2. Explicit Schema Definition
Never rely on auto-detection for production loads, especially with large files. Create a schema JSON file:
[
{"name": "user_id", "type": "STRING", "mode": "REQUIRED"},
{"name": "amount", "type": "NUMERIC", "mode": "NULLABLE"},
{"name": "timestamp", "type": "TIMESTAMP", "mode": "REQUIRED"}
]
Then load with explicit schema:
bq load --source_format=CSV \
--schema=schema.json \
--skip_leading_rows=1 \
dataset.table_name \
gs://bucket/large_file.csv
Use STRING type for ambiguous columns initially, then cast during queries or use a transformation step. This prevents type mismatch errors during load.

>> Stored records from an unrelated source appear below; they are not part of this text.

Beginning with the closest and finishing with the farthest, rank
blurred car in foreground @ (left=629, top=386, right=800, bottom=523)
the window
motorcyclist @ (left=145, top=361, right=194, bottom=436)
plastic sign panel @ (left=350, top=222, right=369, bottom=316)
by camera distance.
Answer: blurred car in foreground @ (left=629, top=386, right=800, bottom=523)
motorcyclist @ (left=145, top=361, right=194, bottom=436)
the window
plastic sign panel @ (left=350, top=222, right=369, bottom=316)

3. Error Logging to Cloud Storage
Enable comprehensive error logging to identify problematic rows:
bq load --source_format=CSV \
--schema=schema.json \
--max_bad_records=1000 \
--error_destination_table=dataset.error_log \
dataset.table_name \
gs://bucket/large_file.csv
Bad records will be written to the error table with details about why they failed. Query this table to identify patterns:
SELECT error_message, COUNT(*) as error_count
FROM dataset.error_log
GROUP BY error_message
ORDER BY error_count DESC
Additional Recommendations:
-
Pre-validation: Use Cloud Dataflow to validate and clean the CSV before loading:
- Standardize date formats
- Remove non-printable characters
- Validate data types
- Split into manageable chunks (1-2GB each)
-
Incremental Loading: For 12GB files, consider loading in batches with load job arrays to parallelize and isolate failures.
-
Monitoring: Enable Cloud Logging for BigQuery jobs to track load performance and errors over time.
After implementing explicit schema and error logging, rerun the load job. Check the error_log table to identify specific data quality issues, then either clean the source CSV or adjust your schema to accommodate the actual data patterns.